If nothing else, sharing these anecdotal recollections, along with reading recent supposedly scientific findings reinforces an important concept:  What was declared with absolute certainty just a few years ago is now in doubt. If HIV-associated immune imbalance—as defined by orthodox standards—can be controlled without a class of drugs once deemed essential, why should we not consider that other classes (perhaps NNRTIs?) might also not be necessary?

Indeed, why stop at eliminating a single class? Even before the research on NRTI-sparing drug regimens reported at CROI got underway more than a year ago, there was already evidence published in peer-reviewed journals showing that protease inhibitor monotherapy works as well as combination therapy in most patients. Findings of efficacy from the MONET trial after 144 weeks—nearly three years!—was published last year, as were 96-week results from the MONOI trial.

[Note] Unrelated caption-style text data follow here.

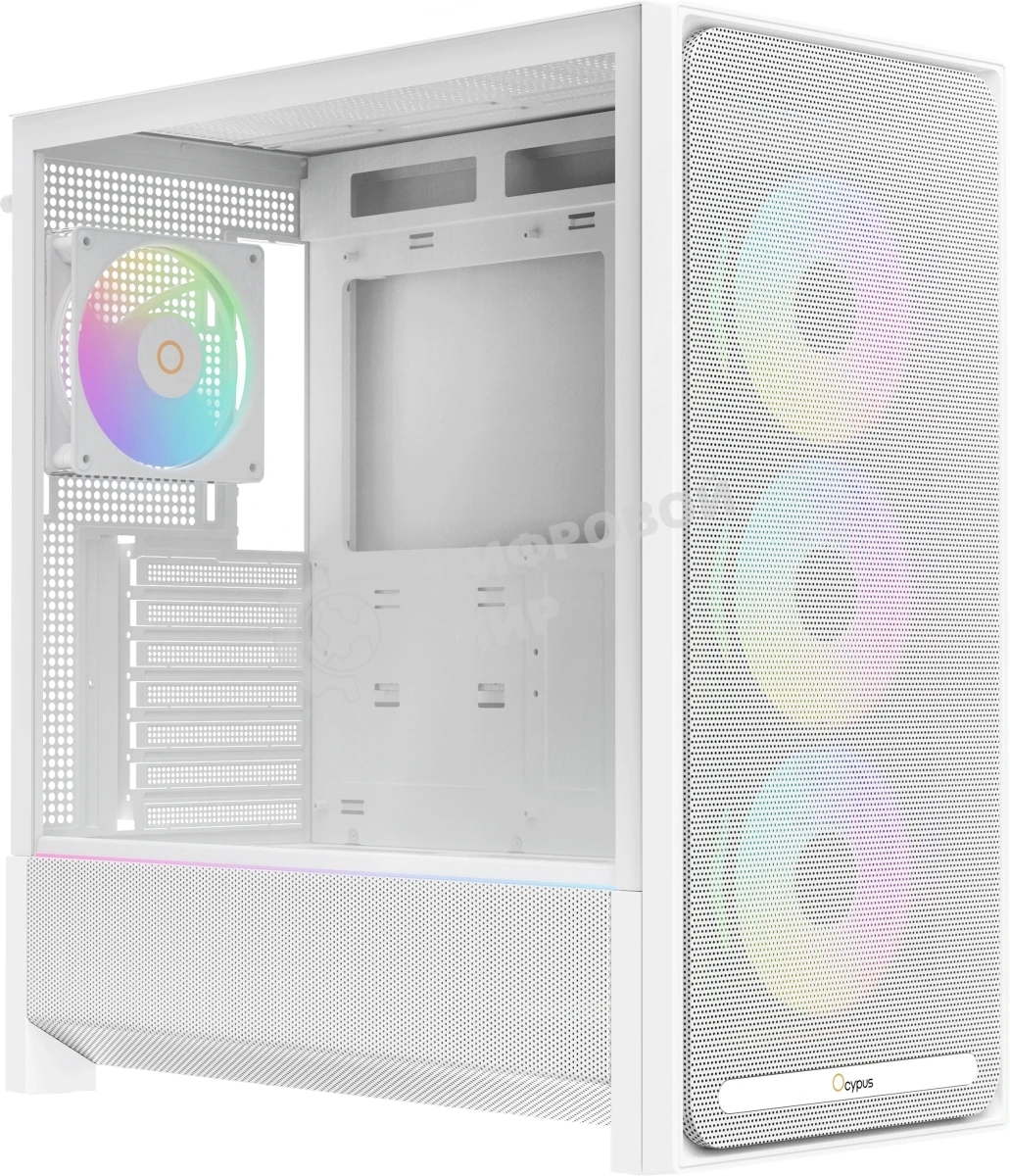 Корпус Ocypus Delta C70 WH ARGB, Midi-Tower, белый, 4 x 120 мм
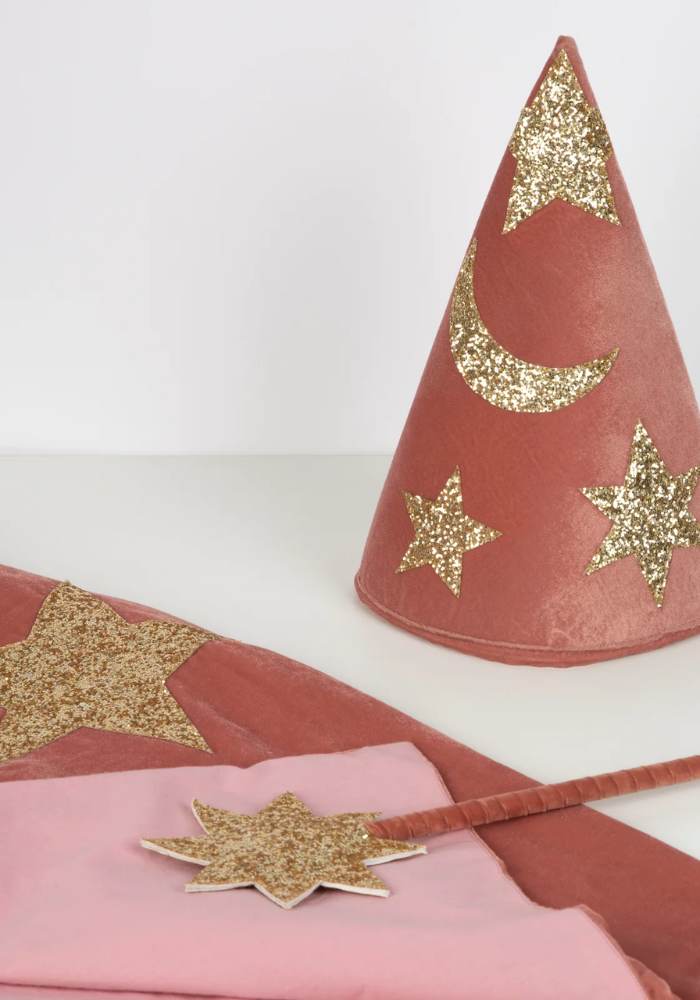 Déguisement D’Ensorceleur En Velours Rose 3/6 Ans - Meri Meri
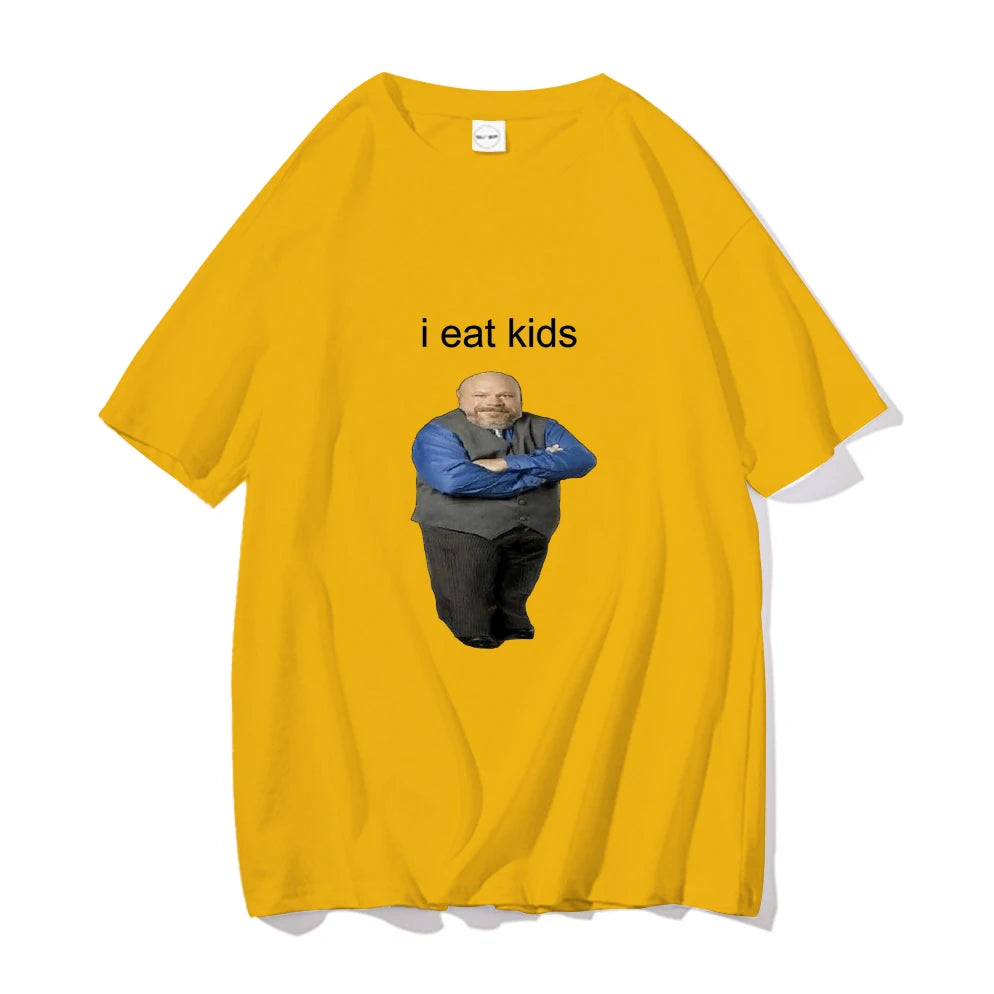 I Eat Kids - The Bold Bertram Tee That Sparks Conversation - Premium tee from dsers - Just $24.88! Shop now at Lizard Vigilante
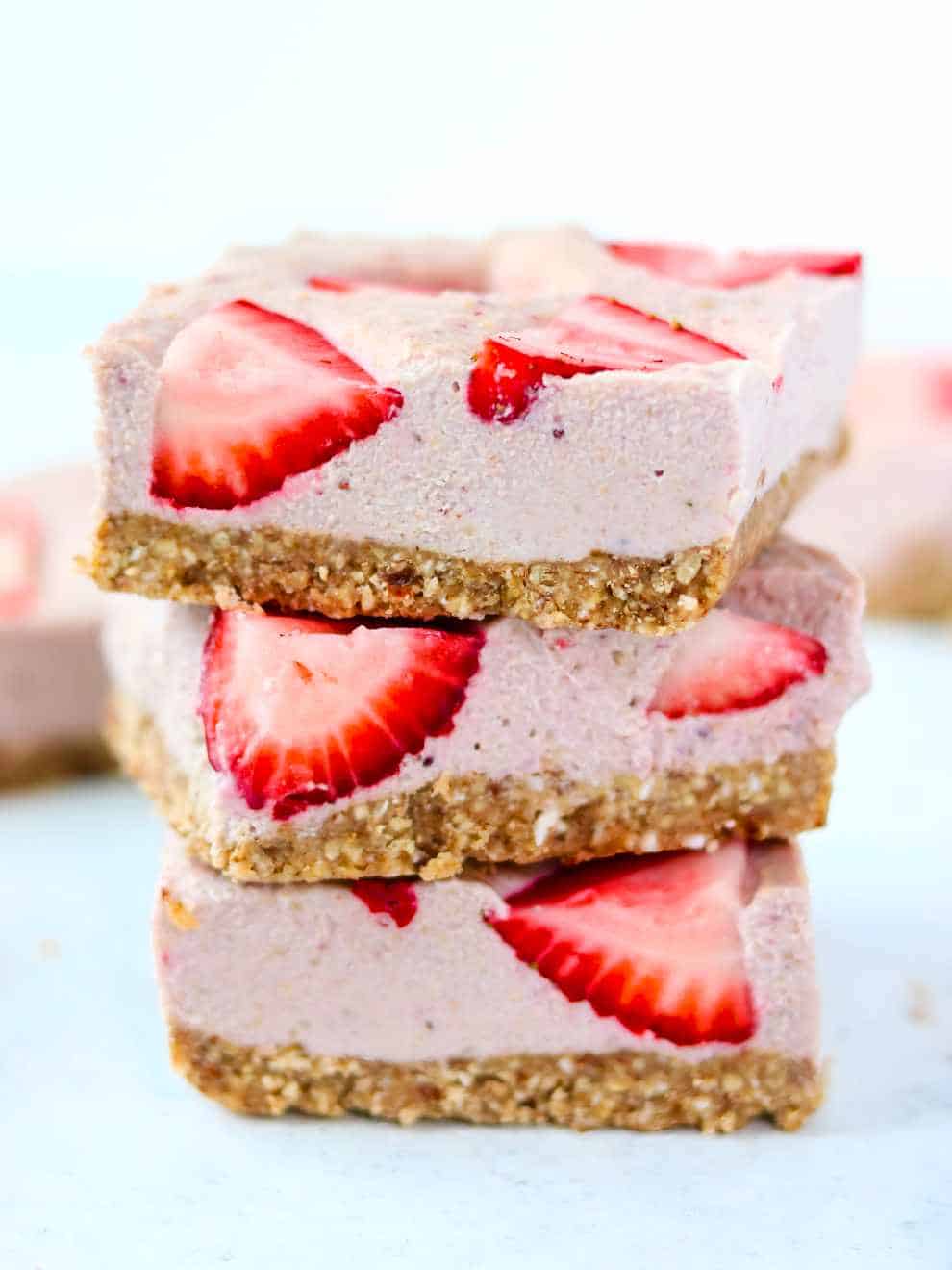 Paleo Strawberry Cheesecake Bars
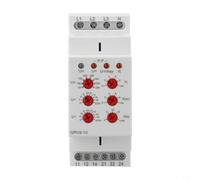 Jotekonoby Grv8-10/M265 Tensione trifase per relè con protezione da sovratensione/sottotensione, montaggio su guida DIN, uscita 2 Spdt per apparecchiature elettriche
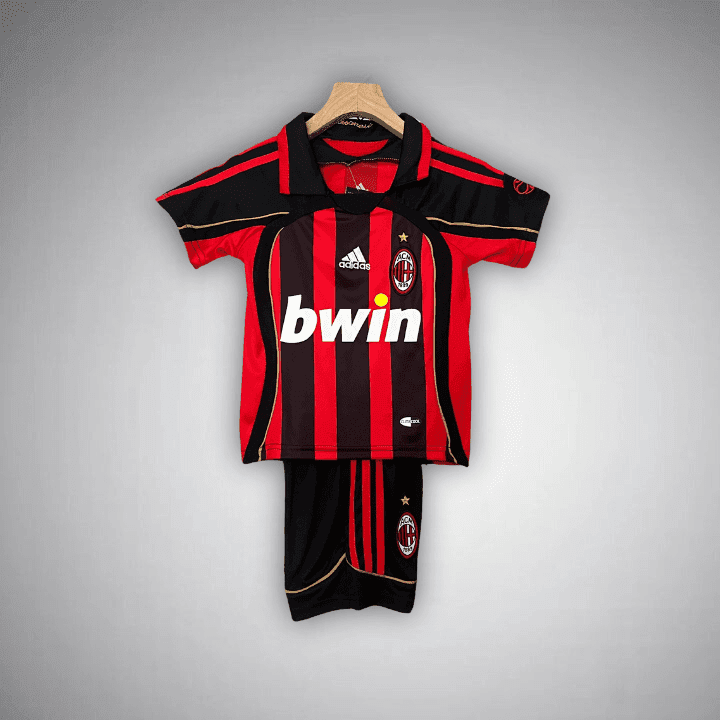 06/07 AC Milan Home Kids Size Kit from FootballPrestige.club - Premium Football Kits
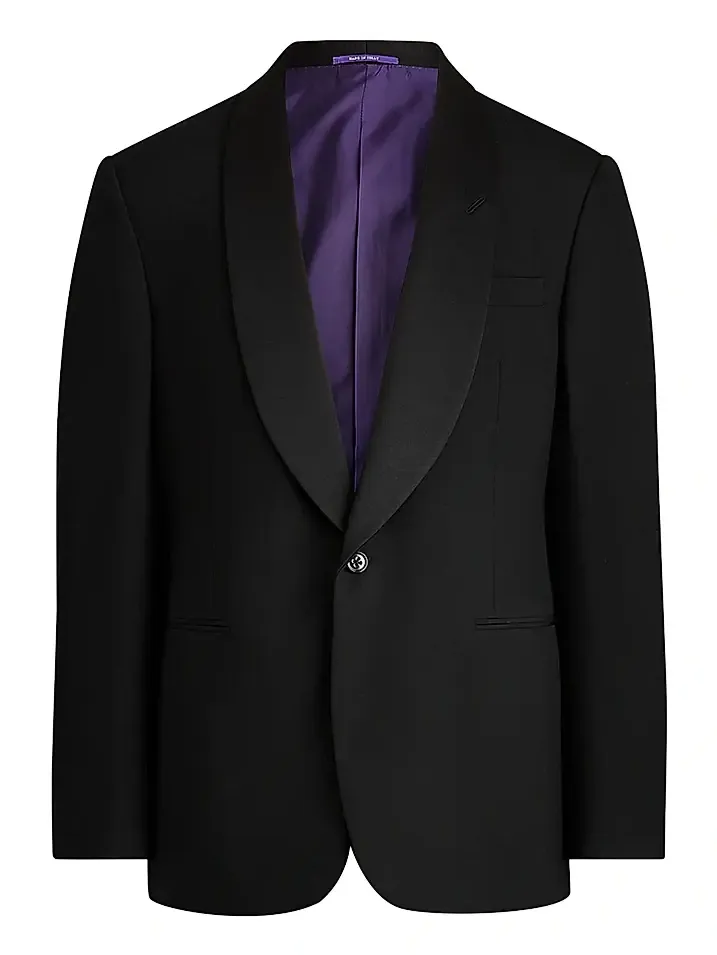 Men's Gregory Barathea Wool Shawl-Lapel Tuxedo Men's Gregory Barathea Wool Shawl-Lapel Tuxedo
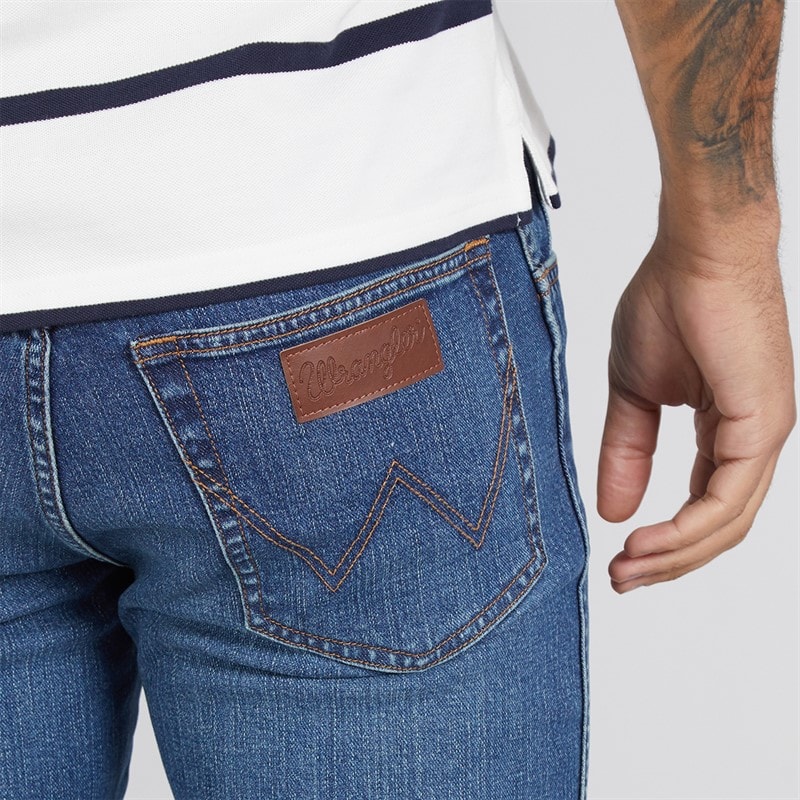 Wrangler Mens Texas Slim Jeans Wisteria - Image 3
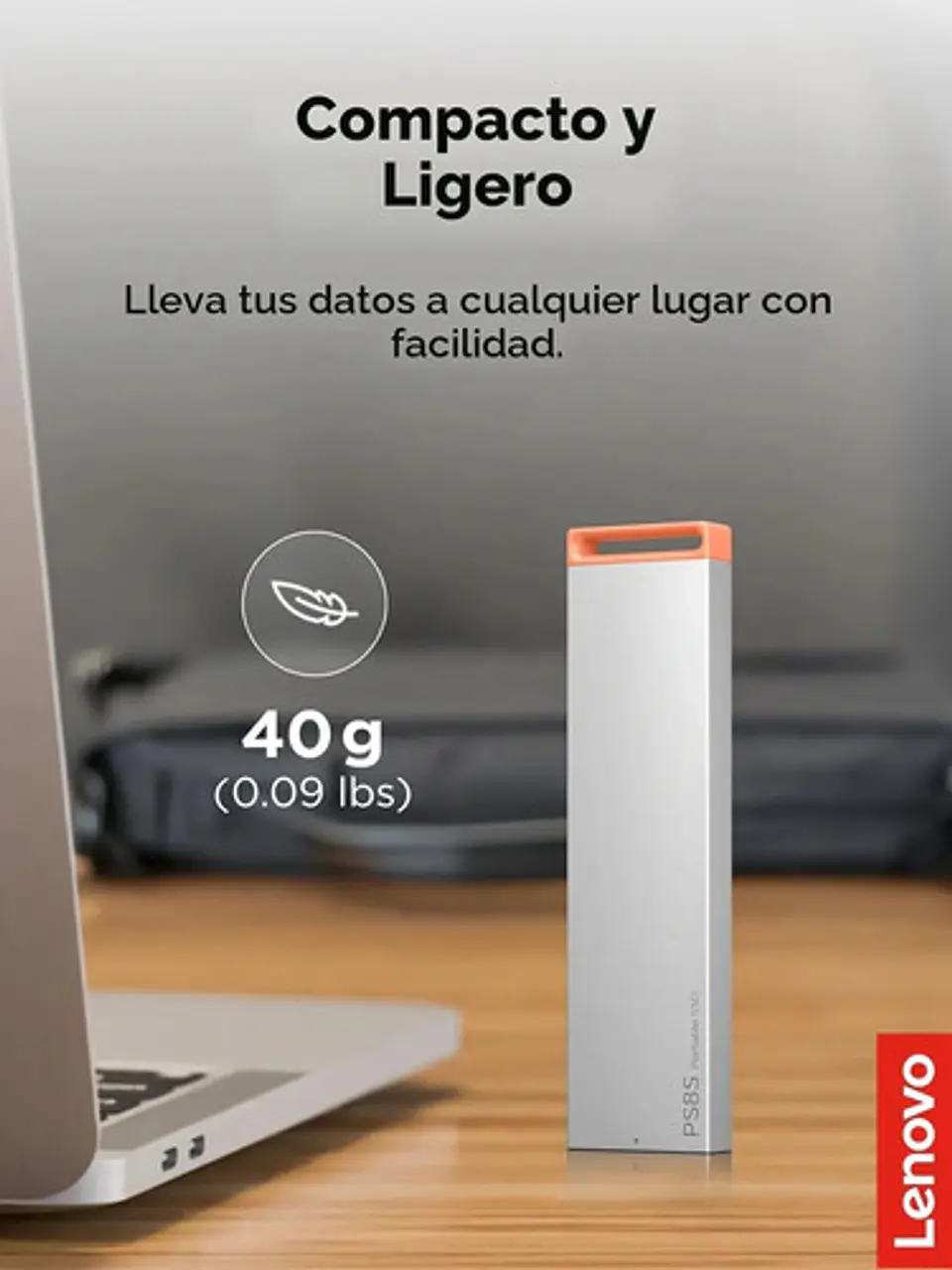 Ssd Externo Lenovo Ps8s 2tb Usb-c 3.2 Gen 2 6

As long as “AIDS research” is primarily funded by and controlled by the producers of pharmaceutical drugs, any possible benefits to patients will ultimately always be balanced against benefits to the company’s bottom line. That is just what happens when our medical care system is based solely on so-called “free enterprise”.

 

  2 Responses to “The end of AZT?”

  1.  

    An excellent article. Quality, sober writing

  2.  

    Very useful and interesting article. I want to relate a fairly straight-forward ‘ARV’ story but, in terms of the sheer tripe that ‘HIV’ doctors spout, one that if indicative widely represents an example of the scandal. of a ‘HAART’ regimen – the SOLE purpose of which we are told is ‘viral load’ reduction to ‘undetectable’ levels, variously under 50 or under 20 ‘copies’.
    On the evening of 5 Feb I ‘began’ a 3 class/4 drug regimen consisting of Ritonavir (Norvir)-boosted Protease Inhibitor Darunavir (Prezista); fusion inhibitor Raltegravir (Isentress); and NRTI Emtricitabine (Emtriva).
    After 23 full days of that ‘cocktail’ a plasma viral load test taken early on 1 March produced a result conveyed to me with a ‘unsurprised’ and self-satisfied smile by my ‘HIV’ ‘Specialist’: my ‘viral load’ had fallen from 220,000 to 2-6-3 – yes just two hundred and sixty-three in barely three weeks! ‘That’s Raltegravir causing it to fall so quick!’ offered my ‘Specialist’ at my surprised look. ‘FTC [emtricitabine/emtriva] is good too so added to the PI and the strength of Raltegravir it’s working well.’

    What this specialist DIDN’T know was that not one single solitary miligram of Raltegravir *or* Emtricitabine had *ever* passed my lips! And I had only been taking 1 each of 600mg/100mg of Darunavir/Ritonavir once a day rather than the twice daily recommended.
    If ONE HALF OF A DOSE OF ONE ‘ARV’ CAN ACHIEVE RESULTS THEY THINK NEEDS 3 DIFFERENT DRUGS AT DOUBLE THE DOSE, NO WONDER SO MANY DIE FROM ARV TOXICITIES.